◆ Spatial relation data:

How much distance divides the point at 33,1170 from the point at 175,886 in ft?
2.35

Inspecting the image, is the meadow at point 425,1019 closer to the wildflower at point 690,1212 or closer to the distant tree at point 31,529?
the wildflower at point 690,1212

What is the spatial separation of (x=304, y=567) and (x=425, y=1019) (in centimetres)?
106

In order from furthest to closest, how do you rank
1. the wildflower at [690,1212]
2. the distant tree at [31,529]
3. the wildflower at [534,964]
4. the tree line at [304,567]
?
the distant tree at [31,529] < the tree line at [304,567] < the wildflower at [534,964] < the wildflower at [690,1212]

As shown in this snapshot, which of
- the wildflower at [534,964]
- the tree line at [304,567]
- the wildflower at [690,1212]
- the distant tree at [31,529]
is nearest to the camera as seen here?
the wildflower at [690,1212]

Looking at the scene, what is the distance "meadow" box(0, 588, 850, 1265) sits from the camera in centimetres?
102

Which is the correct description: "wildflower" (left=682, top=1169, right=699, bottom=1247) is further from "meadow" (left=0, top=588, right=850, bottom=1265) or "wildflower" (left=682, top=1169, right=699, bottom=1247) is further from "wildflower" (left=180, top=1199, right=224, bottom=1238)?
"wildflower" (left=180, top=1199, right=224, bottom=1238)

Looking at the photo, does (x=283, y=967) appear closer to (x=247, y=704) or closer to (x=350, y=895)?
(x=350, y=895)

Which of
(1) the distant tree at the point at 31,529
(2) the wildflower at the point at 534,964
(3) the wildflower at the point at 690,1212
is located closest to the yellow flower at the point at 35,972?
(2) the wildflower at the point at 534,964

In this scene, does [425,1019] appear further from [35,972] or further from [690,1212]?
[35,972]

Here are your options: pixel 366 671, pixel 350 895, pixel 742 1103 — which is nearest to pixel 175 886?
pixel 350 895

--

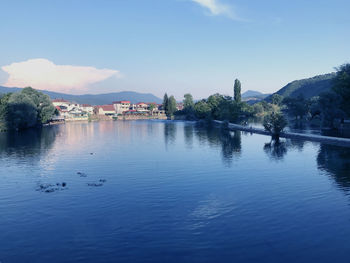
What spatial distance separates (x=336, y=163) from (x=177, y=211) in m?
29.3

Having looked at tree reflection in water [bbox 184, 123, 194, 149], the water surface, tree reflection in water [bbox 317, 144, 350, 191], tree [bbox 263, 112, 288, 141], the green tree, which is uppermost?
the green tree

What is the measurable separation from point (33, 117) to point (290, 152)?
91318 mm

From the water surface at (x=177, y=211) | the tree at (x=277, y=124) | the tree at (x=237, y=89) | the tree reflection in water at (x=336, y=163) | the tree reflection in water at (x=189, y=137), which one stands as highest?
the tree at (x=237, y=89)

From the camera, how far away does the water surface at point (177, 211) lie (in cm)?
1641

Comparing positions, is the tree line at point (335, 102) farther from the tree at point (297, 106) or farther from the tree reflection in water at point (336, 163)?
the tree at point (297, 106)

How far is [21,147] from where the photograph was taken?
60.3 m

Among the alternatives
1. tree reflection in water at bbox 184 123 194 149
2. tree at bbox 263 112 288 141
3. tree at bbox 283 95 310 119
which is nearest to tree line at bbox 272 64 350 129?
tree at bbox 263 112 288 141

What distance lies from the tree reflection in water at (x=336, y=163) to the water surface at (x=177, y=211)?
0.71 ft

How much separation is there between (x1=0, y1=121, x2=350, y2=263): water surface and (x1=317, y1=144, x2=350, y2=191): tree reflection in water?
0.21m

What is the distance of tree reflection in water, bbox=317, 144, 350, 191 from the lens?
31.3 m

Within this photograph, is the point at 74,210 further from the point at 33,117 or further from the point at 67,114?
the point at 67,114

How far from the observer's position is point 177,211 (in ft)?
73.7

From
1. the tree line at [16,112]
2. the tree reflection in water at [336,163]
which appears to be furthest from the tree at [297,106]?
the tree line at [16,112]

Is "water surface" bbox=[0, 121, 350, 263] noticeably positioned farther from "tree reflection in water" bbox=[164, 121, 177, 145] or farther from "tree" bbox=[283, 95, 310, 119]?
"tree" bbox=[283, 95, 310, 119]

--

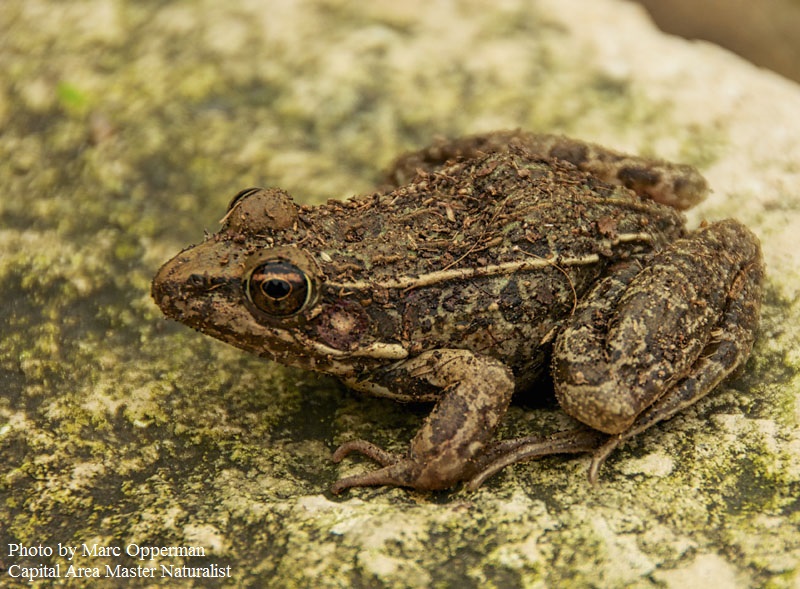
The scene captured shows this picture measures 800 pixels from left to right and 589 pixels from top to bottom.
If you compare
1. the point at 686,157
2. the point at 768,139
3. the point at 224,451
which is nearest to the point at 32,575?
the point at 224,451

◆ JOB: Show each line in the material above that contains the word "does".

◆ FULL ANSWER:
Looking at the photo, does (x=283, y=967) appear closer to (x=247, y=704) or closer to (x=350, y=895)?
In this scene, does [425,1019] appear further from [35,972] or further from [690,1212]?
From the camera, how far away does the water surface at point (177, 211) lie (in cm)?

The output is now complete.